REQUIRED WORK
Return every line of the records that includes the string "United".

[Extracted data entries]
════════
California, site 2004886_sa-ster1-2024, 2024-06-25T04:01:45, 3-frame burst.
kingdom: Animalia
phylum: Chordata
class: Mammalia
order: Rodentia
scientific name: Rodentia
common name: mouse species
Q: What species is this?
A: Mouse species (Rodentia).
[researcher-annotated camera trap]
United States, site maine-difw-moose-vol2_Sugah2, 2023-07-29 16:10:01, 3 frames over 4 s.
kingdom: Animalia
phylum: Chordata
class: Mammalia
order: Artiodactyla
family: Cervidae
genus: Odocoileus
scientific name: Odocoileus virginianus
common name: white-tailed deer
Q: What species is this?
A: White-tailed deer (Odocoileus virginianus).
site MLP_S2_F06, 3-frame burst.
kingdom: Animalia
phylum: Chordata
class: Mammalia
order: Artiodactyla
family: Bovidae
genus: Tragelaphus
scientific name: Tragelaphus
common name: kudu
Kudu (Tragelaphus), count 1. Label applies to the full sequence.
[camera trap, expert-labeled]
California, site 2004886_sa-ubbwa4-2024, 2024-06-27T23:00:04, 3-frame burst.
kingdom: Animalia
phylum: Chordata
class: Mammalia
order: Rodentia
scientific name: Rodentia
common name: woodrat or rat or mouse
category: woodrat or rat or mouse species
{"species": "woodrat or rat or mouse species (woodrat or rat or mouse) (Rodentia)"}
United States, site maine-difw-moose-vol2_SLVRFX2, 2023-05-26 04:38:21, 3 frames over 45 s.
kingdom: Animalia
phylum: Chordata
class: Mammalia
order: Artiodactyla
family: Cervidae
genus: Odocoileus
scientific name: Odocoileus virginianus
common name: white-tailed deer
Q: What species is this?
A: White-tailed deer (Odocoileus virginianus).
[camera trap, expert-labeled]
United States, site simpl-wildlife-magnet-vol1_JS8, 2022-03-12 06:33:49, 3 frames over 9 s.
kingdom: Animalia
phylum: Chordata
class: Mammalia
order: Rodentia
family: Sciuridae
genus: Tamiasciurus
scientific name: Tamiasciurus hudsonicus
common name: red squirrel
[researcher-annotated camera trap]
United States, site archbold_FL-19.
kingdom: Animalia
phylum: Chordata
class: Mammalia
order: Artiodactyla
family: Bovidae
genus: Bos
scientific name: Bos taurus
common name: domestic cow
════════
TASK RESULT
United States, site maine-difw-moose-vol2_Sugah2, 2023-07-29 16:10:01, 3 frames over 4 s.
United States, site maine-difw-moose-vol2_SLVRFX2, 2023-05-26 04:38:21, 3 frames over 45 s.
United States, site simpl-wildlife-magnet-vol1_JS8, 2022-03-12 06:33:49, 3 frames over 9 s.
United States, site archbold_FL-19.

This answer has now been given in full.